Researchers Predict Breast Cancer Patients’ Response to Tamoxifen

July 28, 2014
Anna Azvolinsky
Anna Azvolinsky

Researchers have identified a gene signature that could be used to predict whether an estrogen receptor- positive (ER-positive) breast cancer patient will respond to the hormone therapy tamoxifen. The study is published in the July issue of Cancer Research.   

Tamoxifen is among the most used treatments for ER-positive breast cancer, which makes up about 70% of all breast cancer cases. Although the hormone therapy is effective in many patients, resistance remains a clinical issue with about 30% of treated patients relapsing despite treatment. There are yet no biological explanations for this resistance to tamoxifen. 

In the current study, researchers from the Netherlands Cancer Institute in Amsterdam identified a loss of function mutation in the USP9X gene that resulted in a lack of cell growth arrest to tamoxifen of a breast cancer tissue cell line. Then, based on the gene expression of the USP9X-mutated cell line in the presence of tamoxifen, the researchers identified a gene signature that was also present in patients who had poor outcomes after treatment with tamoxifen in the adjuvant setting. This gene signature was specific to tamoxifen-treated patients and not to those treated with other agents, such as fulvestrant or to ER-positive breast cancer patients, who received no endocrine therapy.

“This study shows that we can predict responses to specific therapies,” lead author René Bernards, PhD, told OncoTherapy Network.

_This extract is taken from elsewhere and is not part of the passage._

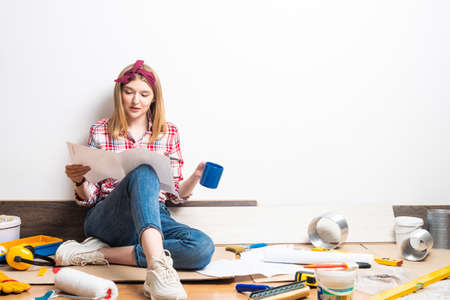Beautiful woman sitting with paper blueprint in hand. Home remodeling and house interior redesign. Young woman studying renovation project of flat.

Loss of the USP9X, which encodes a deubiquitinase enzyme, resulted in increased gene expression of specific ER-alpha target genes and also cell proliferation in tissue culture. The researchers analyzed a public dataset from 250 mostly post-menopausal and mostly ER-positive breast cancer patients who had been treated with adjuvant tamoxifen for whom the outcomes of treatment were known. The data from these patients could be divided into two groups: those who had a good outcome and a defined gene signature, and another which had poor outcomes and a different gene signature. The team then validated their gene signature using an additional dataset of 134 ER-positive, postmenopausal breast cancer patients. From two additional datasets of patients who had not yet been treated with endocrine therapy, the researchers could identify a subset of patients who had the gene signature, most of which had luminal B type tumors.

"In principle, this gene signature could be applied in the clinic, although further validation is still required," said Bernards. "The gene signature is not prognostic, but it is predictive of tamoxifen treatment. The gold standard is to show that the signature is valid in a randomised clinical trial in which patients are treated with or without tamoxifen. We have such a series which has over 20 years of follow-up. We are currently validating the signature in that cohort of over 700 patients. If successful, (this tool’s) clinical implementation could be near term.”

Finding a gene signature to predict response to non-targeted therapies, such as chemotherapy or those that target a hormone pathway, is difficult because of the many genes that cooperate to produce a response--many of which are not known.

“The approach that we have used is indeed rather unconventional,” lead author René Bernards, PhD, told OncoTherapy Network. The team used chromatin immunoprecipitation followed by sequencing and RNA sequencing, along with global RNA expression data from publically available datasets. The results were then translated from their cell culture experiments into a diagnostic tool that may be able to identify those patients who will benefit from tamoxifen.

Bernards and his team are also working on tools to predict responses to other breast cancer therapies such as PARP inhibitors, by going beyond just tumors that have a mutation in either BRCA1 or BRCA2. “The future of breast cancer treatment lies in a series of diagnostic signatures that predict the likelihood of recurrence and the likelihood of response to a host of specific drugs,” said Bernards. “This finding is one of multiple that hopefully will find a way to the clinic to help physicians select the best treatment for each individual patient.”